Just as the Torah has granted him great honor and obligated everyone to revere him; so, too, has it commanded him to be lowly and empty at heart. … Nor should he treat Israel with overbearing haughtiness. For Deuteronomy 17:20 describes how ‘he should not lift up his heart above his brothers.’ He should be gracious and merciful to the small and the great, involving himself in their good and welfare. He should protect the honor of even the humblest of men. When he speaks to the people as a community, he should speak gently. … He should always conduct himself with great humility.

Were the Sanhedrin, or the Jewish court, in session today, it would find Trump guilty of trespassing each of these laws.

Why does it matter? Once again, Jewish wisdom is exportable.

The Talmud (Arakhin 17a) records a disagreement between Judah the Prince (the leader of the Jewish community of his time) and other sages: “One says: The level of the generation follows the level of the leader, and one says: The level of the leader follows the level of his generation.”



The question is, is this generation being shaped by Trump’s personality? Or, is Trump being shaped by the character of this generation?

It’s both. We have seen the emergence of an outrage industrial complex that has created a culture of contempt.
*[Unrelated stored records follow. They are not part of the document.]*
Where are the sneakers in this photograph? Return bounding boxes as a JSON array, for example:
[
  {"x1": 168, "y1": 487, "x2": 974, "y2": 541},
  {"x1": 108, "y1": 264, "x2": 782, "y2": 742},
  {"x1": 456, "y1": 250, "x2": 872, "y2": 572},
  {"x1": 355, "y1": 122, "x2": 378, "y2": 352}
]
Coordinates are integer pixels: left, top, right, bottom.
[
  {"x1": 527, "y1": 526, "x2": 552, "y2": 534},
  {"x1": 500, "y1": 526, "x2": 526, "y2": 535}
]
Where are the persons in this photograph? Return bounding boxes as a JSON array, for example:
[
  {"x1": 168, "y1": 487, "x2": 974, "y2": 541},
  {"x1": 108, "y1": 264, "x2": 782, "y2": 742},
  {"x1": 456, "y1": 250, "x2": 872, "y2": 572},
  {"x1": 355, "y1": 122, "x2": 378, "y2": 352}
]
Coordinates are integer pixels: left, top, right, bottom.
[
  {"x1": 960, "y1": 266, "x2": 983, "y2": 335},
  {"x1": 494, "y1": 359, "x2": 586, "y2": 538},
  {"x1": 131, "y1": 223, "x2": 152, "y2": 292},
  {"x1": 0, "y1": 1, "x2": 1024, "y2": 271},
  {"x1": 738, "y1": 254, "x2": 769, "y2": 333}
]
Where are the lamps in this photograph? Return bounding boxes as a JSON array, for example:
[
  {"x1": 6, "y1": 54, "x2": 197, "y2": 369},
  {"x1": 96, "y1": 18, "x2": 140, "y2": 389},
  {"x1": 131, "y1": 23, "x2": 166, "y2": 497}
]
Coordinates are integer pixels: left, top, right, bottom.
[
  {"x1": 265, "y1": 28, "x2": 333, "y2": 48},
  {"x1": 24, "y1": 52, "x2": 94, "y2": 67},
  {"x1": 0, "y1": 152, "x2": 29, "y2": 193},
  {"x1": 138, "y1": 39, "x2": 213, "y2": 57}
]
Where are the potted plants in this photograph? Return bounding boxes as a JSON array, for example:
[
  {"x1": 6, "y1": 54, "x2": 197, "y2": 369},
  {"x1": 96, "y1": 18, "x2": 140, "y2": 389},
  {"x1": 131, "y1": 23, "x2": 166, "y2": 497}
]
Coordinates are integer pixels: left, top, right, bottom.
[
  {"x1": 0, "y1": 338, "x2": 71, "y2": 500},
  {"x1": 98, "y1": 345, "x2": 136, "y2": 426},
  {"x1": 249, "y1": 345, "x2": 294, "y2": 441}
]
Trump is both a product of and a producer of those twin cultural malignancies. 

I keep returning to the outburst of attorney Joseph N. Welch to Sen. Joseph McCarthy in 1954: “Have you no sense of decency, sir? At long last, have you no sense of decency?”

The role of religion in all this is to play the prophetic role, to call it out from the pulpit and to become cultural warriors. That is a lot. And, it is enough.